Is it possible to be profitable (in a successful startup sense, not casual/bootstrapped/side project sense) at that low level? Maybe I'm missing something but I don't see a lot of room for revenue growth here. I'd figure that the average freelancer as a handful of contracts a year so you're looking at $10-20/year per customer.
I'm not saying the idea itself isn't good. Anybody that's freelanced or done corporate invoicing knows the annoyingness of "We'll pay you within 30 days of deciding to pay you"[1]. Solving that problem would benefit a lot of freelancers. I just don't see this being a sustainable solution in the form that's being presented.
[1]: Quote is shamelessly stolen from a patio11 comment: https://news.ycombinator.com/item?id=9076590
Edited to add link to quoted comment
However, a service that's easy to automate can be maintained at low costs while scaling easily. I'd probably still charge a small, montly or yearly fee for contracts with a free trial. Just to cover operating costs.
Contracts and invoices are the first step towards a few other cashflow management tools like invoice factoring, escrow, and others.

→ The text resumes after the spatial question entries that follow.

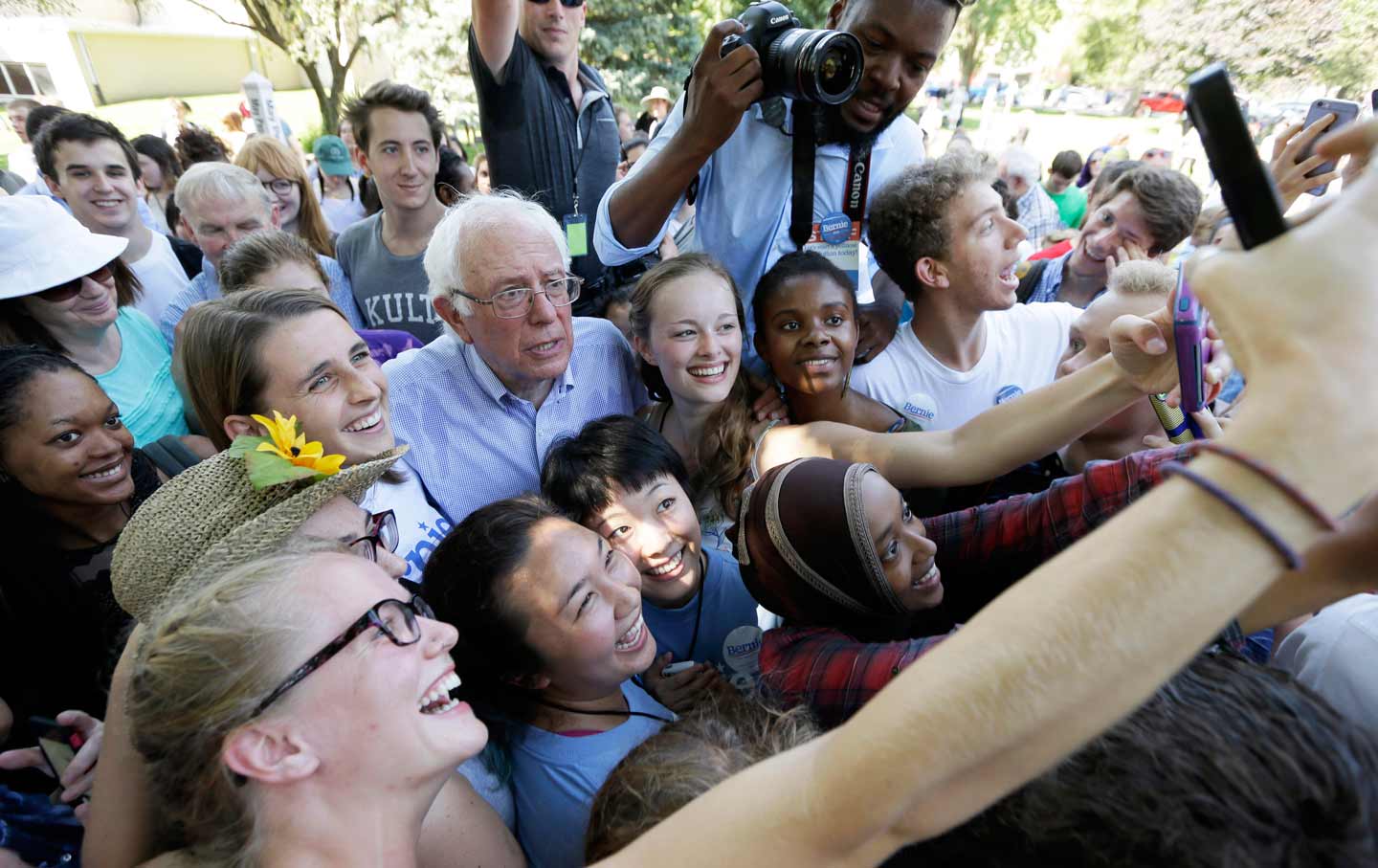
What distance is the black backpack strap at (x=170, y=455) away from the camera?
225 centimetres

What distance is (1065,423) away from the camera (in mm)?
1726

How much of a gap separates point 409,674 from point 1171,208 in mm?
3606

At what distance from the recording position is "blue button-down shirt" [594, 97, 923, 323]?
8.11ft

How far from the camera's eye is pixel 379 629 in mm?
1128

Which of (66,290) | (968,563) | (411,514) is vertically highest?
(66,290)

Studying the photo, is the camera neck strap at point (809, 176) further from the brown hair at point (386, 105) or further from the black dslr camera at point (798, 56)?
the brown hair at point (386, 105)

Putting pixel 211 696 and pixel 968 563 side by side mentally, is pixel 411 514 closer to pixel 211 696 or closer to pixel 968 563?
pixel 211 696

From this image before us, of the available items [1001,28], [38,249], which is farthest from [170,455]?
[1001,28]

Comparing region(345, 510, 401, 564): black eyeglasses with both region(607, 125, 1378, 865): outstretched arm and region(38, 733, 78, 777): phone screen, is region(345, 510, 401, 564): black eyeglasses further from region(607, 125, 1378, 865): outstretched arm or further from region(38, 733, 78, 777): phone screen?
region(607, 125, 1378, 865): outstretched arm

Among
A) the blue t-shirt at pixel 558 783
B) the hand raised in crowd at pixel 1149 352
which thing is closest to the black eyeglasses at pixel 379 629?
the blue t-shirt at pixel 558 783

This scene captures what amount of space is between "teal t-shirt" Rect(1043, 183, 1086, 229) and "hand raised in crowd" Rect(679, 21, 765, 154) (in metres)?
6.36

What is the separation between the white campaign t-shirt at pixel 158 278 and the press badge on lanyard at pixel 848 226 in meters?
3.21

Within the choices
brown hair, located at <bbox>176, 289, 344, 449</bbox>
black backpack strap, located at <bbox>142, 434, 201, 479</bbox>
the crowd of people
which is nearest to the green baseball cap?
the crowd of people

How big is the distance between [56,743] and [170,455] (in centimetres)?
109
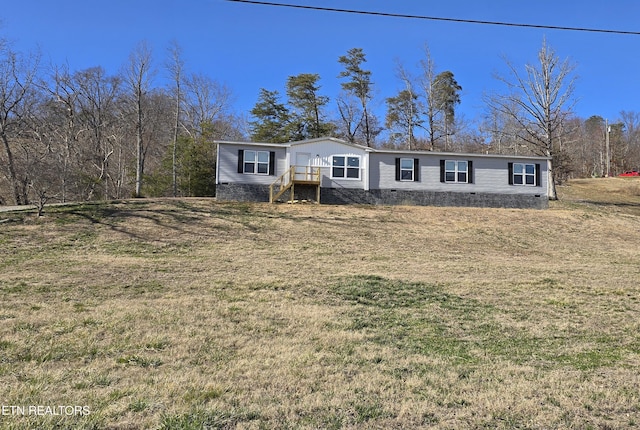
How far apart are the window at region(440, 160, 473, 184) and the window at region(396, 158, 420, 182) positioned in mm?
1401

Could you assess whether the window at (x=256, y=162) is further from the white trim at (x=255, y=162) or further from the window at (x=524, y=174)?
the window at (x=524, y=174)

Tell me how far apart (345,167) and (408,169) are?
3.51 meters

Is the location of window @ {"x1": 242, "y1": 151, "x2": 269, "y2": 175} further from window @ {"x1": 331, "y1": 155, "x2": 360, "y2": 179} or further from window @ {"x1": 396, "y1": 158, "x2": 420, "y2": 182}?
window @ {"x1": 396, "y1": 158, "x2": 420, "y2": 182}

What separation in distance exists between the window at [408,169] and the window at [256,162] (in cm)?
719

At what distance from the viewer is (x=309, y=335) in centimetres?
544

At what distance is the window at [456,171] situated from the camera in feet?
75.5

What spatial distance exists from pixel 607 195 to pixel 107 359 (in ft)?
134

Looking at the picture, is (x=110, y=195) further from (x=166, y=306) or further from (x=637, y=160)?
(x=637, y=160)

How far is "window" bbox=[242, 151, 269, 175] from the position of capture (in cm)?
2192

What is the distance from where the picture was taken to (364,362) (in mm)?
4438

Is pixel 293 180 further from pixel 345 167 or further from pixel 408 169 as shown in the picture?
pixel 408 169

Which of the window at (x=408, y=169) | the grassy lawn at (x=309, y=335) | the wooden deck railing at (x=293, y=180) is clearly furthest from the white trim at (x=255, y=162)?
the grassy lawn at (x=309, y=335)

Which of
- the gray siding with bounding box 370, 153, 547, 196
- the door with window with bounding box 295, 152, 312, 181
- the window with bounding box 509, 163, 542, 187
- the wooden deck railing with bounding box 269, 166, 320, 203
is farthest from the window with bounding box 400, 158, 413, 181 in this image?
the window with bounding box 509, 163, 542, 187

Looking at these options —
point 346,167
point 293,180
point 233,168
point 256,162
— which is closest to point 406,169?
point 346,167
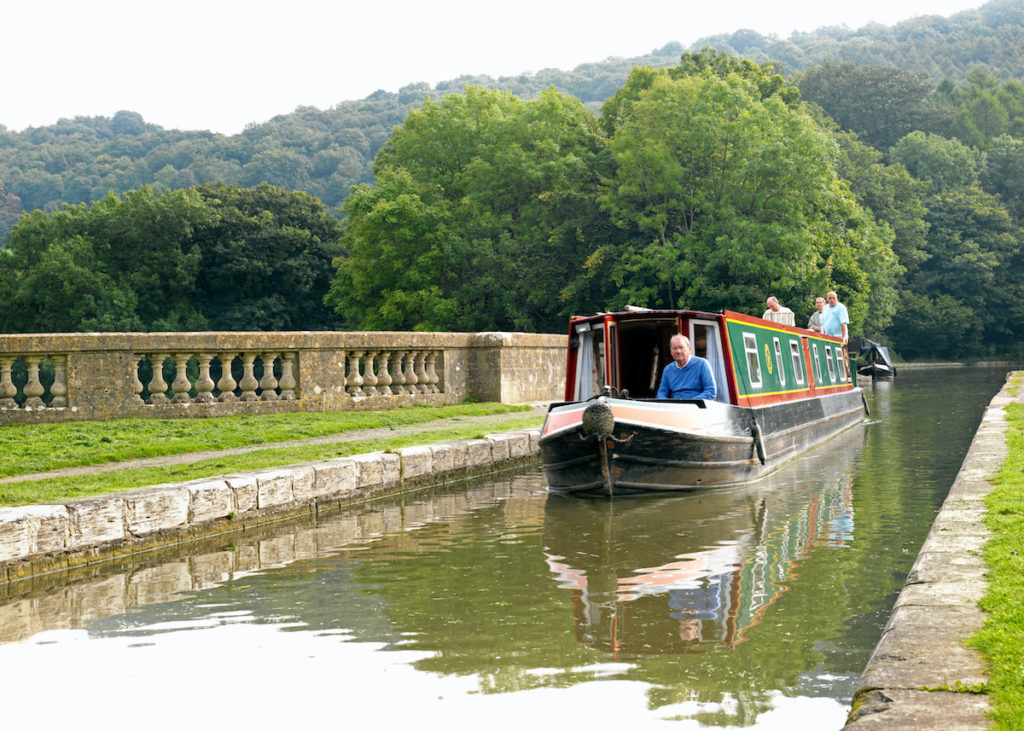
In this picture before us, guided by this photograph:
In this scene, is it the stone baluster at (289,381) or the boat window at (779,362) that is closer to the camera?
the stone baluster at (289,381)

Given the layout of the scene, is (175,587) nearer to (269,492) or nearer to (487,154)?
(269,492)

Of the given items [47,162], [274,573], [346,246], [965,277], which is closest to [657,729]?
[274,573]

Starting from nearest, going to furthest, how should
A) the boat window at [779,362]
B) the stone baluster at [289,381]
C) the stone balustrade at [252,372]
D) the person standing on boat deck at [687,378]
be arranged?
the person standing on boat deck at [687,378]
the stone balustrade at [252,372]
the stone baluster at [289,381]
the boat window at [779,362]

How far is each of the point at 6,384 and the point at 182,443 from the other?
2958 millimetres

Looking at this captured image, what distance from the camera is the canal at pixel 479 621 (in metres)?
3.90

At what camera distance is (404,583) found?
6.06 m

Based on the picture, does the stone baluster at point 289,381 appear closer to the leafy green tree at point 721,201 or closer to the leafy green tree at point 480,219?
the leafy green tree at point 721,201

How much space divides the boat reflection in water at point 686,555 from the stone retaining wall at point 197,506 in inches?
59.2

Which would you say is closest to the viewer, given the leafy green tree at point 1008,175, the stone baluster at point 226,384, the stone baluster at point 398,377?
the stone baluster at point 226,384

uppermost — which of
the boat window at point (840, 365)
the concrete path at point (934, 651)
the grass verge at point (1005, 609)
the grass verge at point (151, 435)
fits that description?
the boat window at point (840, 365)

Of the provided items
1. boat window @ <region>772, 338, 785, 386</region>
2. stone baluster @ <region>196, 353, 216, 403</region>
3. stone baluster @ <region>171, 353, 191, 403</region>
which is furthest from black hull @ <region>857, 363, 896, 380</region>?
stone baluster @ <region>171, 353, 191, 403</region>

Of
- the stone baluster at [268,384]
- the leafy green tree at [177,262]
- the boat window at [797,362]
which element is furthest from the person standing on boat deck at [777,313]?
the leafy green tree at [177,262]

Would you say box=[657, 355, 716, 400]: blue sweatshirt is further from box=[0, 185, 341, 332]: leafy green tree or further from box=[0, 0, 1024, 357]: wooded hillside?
box=[0, 185, 341, 332]: leafy green tree

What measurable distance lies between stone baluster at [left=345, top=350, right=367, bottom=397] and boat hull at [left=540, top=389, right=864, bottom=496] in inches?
162
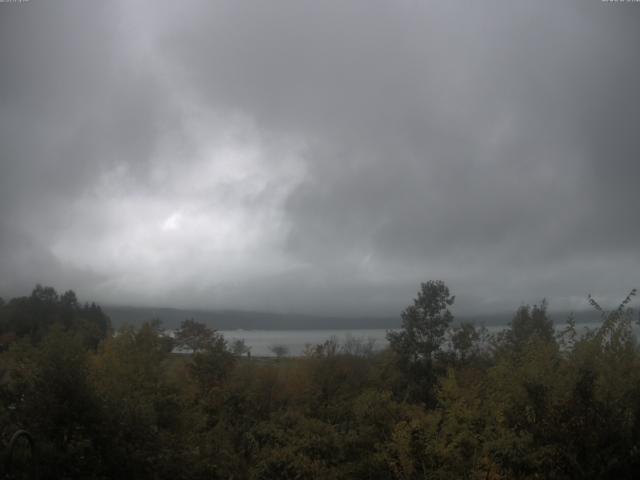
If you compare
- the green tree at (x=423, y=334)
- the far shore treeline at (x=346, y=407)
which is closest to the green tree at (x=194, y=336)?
the far shore treeline at (x=346, y=407)

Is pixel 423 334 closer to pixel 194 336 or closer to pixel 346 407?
pixel 346 407

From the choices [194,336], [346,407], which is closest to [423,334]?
[346,407]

But definitely agree, you can't build a business on invoices alone, since those + payment processing are so commoditized.
what happens when the contract is contested? and what if you lose?
> Bonsai is not a law firm, does not provide legal services or advice, and does not provide or participate in legal representation.
So basically they are providing just the tool, you are still legally responsible and you have to represent yourself
The fact is, nothing beats having a lawyer create and review every one of your contracts. However, that's simply not feasible for most freelancers. Our goal is then to provide something straightforward enough that will cover the majority of issues in the majority of cases.
Re the disclaimer, it's actually completely standard for any site that touches legal issues or content.
Check out the TOS of RocketLawyer (https://www.rocketlawyer.com/ter...) or LegalZoom (https://www.legalzoom.com/legal/...), two huge companies and pioneers in the field, and you'll find the same there.
Hiring freelancer for most international clients is more appealing if they are from other countries than USA, Canada an UK, for several reasons: like price, diversity, time availability, work culture etc.
... I'm sensing that someone will say that hiring freelancers from USA(or the first world country of your choice) has more advantages. The fact is that most of the long lasting freelance market is outside USA
Thanks for mentioning 2checkout, hadn't heard of them before. We've been looking into https://www.adyen.com for international payments.
Sadly I can't even use Bitcoins safely in Bolivia as it's legally baned here
Most south americans freelancers use either: Payoneer, Skrill, Wire Transfers, or 2checkout. Though 2checkout is more popular for ecommerce and small/medium startups.
On step 1 of the contract creation process, what happens when you click 'United States'? Also, what browser are you using?
I just created a new example contract using the United Kingdom in the first step, and all seems fine. Thanks!
We try to put together resources for them specifically, like a tool to visualize what they should charge: https://www.hellobonsai.com/rates
Lots of people use Upwork for contracting, but would still like to send a contract with the right legal wording that they can sign.
We also see alot of users bringing projects to us from Upwork et al.
Because there is valuable deterrence in using Upwork's rating system versus doing it myself.
Any chance you'll handle tax remittances? Contractor taxes (esp) in Canada are kind of a quagmire.
- Is this product for a certain type of contractor? Size client?
- How does the flow work using your product?
- Is my use outside of the norm of your typical customers?
- What is different about your contracts that make them 'bulletproof'?Created a sample contract, nice and easy.
Are the contracts the same for US and UK? I've only created a sample UK one, but notice that you use the US spelling for 'license' as opposed to 'licence'.
Is there an option to export archived contracts?
Anyways, I'll likely be using this. Good luck with it.